Dann and Hunt, “Senators Say Deal On Card-Check Measure Not Yet Final,” CongressDaily (subscription required), 09.16.09


Specter’s comments are just the latest in a long line of murky pronouncements about the act’s prospects in Congress and details of closed-door negotiations on alternative plans for the bill.

For example, Sen. Sherrod Brown, a key EFCA negotiator, has been described as “not happy” with the compromise version – and unsure if it will gain the votes needed for passage.

It was not so long ago that Senate Majority Harry Reid declared that EFCA will not get a vote because “we have too many other things on our plate.”  This was roughly a month after Roll Call reported that Reid and other Senate Democrats were looking for ways to railroad the bill through the chamber as fast as possible to avoid debate and opposition.

Sen.

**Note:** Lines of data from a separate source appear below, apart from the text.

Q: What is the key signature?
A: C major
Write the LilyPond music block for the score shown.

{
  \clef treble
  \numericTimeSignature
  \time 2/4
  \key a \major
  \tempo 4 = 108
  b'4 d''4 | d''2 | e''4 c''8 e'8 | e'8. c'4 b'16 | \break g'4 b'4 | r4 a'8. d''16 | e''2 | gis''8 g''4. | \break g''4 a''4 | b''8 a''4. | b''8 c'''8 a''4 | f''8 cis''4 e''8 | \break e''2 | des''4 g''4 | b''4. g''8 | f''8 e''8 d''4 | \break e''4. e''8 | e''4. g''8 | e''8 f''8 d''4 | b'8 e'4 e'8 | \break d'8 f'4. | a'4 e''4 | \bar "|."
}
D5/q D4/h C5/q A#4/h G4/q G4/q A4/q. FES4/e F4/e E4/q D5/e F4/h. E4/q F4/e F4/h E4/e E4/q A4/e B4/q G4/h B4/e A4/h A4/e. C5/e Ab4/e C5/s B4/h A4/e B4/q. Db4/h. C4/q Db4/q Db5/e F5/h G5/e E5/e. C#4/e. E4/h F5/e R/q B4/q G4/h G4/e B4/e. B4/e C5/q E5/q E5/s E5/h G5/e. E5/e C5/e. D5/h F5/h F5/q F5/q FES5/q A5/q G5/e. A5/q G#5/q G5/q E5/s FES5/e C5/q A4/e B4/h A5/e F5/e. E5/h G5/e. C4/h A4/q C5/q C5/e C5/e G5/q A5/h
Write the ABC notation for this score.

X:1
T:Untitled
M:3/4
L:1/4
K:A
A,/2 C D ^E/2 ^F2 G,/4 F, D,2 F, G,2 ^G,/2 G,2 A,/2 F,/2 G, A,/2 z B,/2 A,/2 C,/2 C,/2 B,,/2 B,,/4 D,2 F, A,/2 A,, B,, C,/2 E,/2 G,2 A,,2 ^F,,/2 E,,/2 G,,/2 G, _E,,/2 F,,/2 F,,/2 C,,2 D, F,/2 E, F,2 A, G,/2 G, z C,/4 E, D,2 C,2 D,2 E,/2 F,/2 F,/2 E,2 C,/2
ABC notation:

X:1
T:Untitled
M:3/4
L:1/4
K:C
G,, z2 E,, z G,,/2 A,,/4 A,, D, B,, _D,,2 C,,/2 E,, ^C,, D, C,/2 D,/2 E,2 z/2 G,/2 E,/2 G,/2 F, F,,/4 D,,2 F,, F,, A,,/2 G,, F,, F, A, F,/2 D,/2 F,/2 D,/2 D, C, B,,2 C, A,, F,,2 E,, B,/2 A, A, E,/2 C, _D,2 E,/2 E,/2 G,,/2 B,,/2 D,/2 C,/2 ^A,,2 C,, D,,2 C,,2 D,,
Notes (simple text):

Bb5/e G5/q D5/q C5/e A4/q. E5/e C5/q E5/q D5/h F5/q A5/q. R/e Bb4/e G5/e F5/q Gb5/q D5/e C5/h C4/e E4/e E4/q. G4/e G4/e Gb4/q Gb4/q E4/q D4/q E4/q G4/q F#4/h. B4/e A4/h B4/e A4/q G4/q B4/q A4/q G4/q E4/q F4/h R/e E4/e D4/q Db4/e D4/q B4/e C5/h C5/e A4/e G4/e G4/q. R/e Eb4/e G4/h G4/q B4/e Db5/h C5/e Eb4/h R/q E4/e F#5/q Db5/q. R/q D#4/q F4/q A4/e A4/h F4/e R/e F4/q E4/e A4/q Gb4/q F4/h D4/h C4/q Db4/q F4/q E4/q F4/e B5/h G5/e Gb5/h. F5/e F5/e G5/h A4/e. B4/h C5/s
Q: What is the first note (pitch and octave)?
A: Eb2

Tom Harkin, another key EFCA dealmaker, has declined to provide details of EFCA’s progress but has said he “took it off the front-burner and put it on the back-burner, so it is still on warm, OK?”

Hot, cold, warm, whatever. The Employee Free Choice Act has been a terrible bill from the start, with its ability to kill jobs in an already down economy, force government contracts on struggling small businesses, and set aside a worker’s right to a secret ballot. It’s a mess, plain and simple, and the best way to clean it up is to not pass it in the first place.